The Williams deal is the first of what state officials hope will be a series of settlements with energy companies involved in the unprecedented period of jumps in wholesale prices and revelations of market manipulation.
Williams was a relatively small player in Oregon, but the agreement provides leverage for further deals, Myers said.
"We are confirming that the changes in wholesale markets were the result of various forms of misconduct and not of free market forces," he said.
Companies remaining under the states' microscope are Reliant Resources of Houston, Dynegy of Houston, Duke Energy of Charlotte, N.C., and Mirant of Atlanta. Investigators also continue to scrutinize the now-bankrupt Enron, owner of Portland General Electric.
Enron gave impetus to a wide range of federal and state investigations in May 2002, when market schemes known by such nicknames as "Death Star" and "Fat Boy" became public.
Investigators are negotiating with at least one of the other suspect energy companies and could be near a settlement, said Kevin Neely, a spokesman for the Oregon attorney general.
Myers first announced the deal with Williams in November. At the news conference, he provided the details of a three-year plan to distribute the cash.
This year, a total of $8 million will go to residential and business ratepayers, based on each consumer's electricity use and each utility's exposure to wholesale electricity market.
The Oregon Public Utility Commission will work out the details and distribute the money to all Oregon utilities, investor-owned and public.
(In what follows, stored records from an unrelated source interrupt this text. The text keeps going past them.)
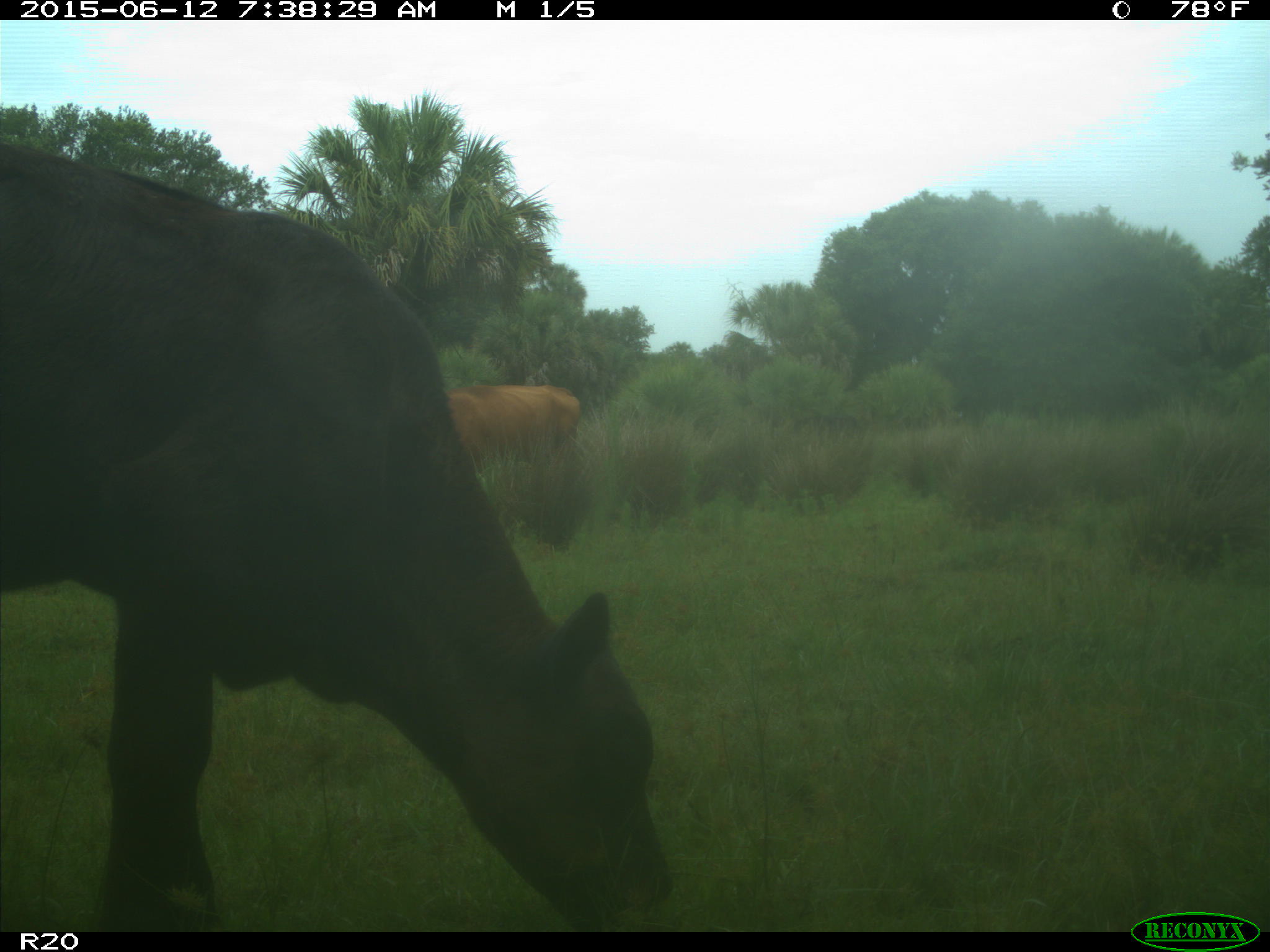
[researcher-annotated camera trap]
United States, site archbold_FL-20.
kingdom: Animalia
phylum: Chordata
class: Mammalia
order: Artiodactyla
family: Bovidae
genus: Bos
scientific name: Bos taurus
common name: domestic cow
The state's investor-owned utilities -- PGE, PacifiCorp and Idaho Power -- will distribute the money to customers in the form of a one-time credit on monthly utility bills.
Public utilities, which include municipalities, public utility districts and cooperatives, will decide how to distribute their share of the cash.
PUC officials said they have not determined the size of the refunds. "We need to gather a lot of data first," PUC spokesman Bob Valdez said.
The $8 million, spread among 39 utilities and 1.7 million customers, won't go far, said Roy Hemmingway, the PUC chairman.
"This is a small step for Oregon ratepayers," Hemmingway said. "But it is a first step, and I hope there will be more action to go after the players who committed abuses."
An additional $6.1 million will benefit low-income families, conservation programs and schools in 2004 and 2005. The nonprofit Oregon Heat and the state Oregon Housing and Community Services agency will use some of the money to help the poor pay their energy bills. The state will distribute $1 million to Oregon public schools to upgrade energy efficiency in their buildings.